- [Problem]
Reproduce verbatim the lines of the records from the one containing "Looking at the" up to and including the one containing "What is the dry".

- [Material shown]
■ ■ ■ ■ ■ ■ ■

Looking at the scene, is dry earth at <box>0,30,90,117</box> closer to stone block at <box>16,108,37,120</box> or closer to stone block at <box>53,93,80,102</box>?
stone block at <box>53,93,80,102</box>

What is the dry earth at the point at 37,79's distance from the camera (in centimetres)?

■ ■ ■ ■ ■ ■ ■

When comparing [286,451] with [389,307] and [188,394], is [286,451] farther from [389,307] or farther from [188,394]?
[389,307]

■ ■ ■ ■ ■ ■ ■

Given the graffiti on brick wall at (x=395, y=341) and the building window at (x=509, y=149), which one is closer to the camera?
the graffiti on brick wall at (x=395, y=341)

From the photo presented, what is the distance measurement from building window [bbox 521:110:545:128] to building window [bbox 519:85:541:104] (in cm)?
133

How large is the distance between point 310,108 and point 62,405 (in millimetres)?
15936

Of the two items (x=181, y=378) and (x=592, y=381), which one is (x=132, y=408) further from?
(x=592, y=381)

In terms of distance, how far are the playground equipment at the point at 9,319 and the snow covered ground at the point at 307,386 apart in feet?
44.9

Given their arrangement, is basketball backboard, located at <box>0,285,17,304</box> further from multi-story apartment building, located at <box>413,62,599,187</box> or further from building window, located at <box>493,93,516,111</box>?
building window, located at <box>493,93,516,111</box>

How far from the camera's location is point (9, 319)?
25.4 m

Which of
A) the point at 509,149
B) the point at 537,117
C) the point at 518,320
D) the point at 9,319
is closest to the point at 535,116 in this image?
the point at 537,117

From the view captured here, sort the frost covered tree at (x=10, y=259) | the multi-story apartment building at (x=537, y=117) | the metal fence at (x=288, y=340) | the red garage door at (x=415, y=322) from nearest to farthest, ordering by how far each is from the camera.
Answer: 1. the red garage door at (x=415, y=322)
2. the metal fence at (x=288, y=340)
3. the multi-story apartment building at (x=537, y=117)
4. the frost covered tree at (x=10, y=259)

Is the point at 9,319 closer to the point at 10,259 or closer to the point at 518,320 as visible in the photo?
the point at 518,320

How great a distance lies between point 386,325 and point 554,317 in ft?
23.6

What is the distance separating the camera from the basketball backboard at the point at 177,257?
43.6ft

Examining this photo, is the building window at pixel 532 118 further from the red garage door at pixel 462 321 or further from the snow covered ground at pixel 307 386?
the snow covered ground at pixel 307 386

■ ■ ■ ■ ■ ■ ■

- [Complete output]
Looking at the scene, is dry earth at <box>0,30,90,117</box> closer to stone block at <box>16,108,37,120</box> or closer to stone block at <box>53,93,80,102</box>?
stone block at <box>53,93,80,102</box>

What is the dry earth at the point at 37,79's distance from the camera (in centimetres)?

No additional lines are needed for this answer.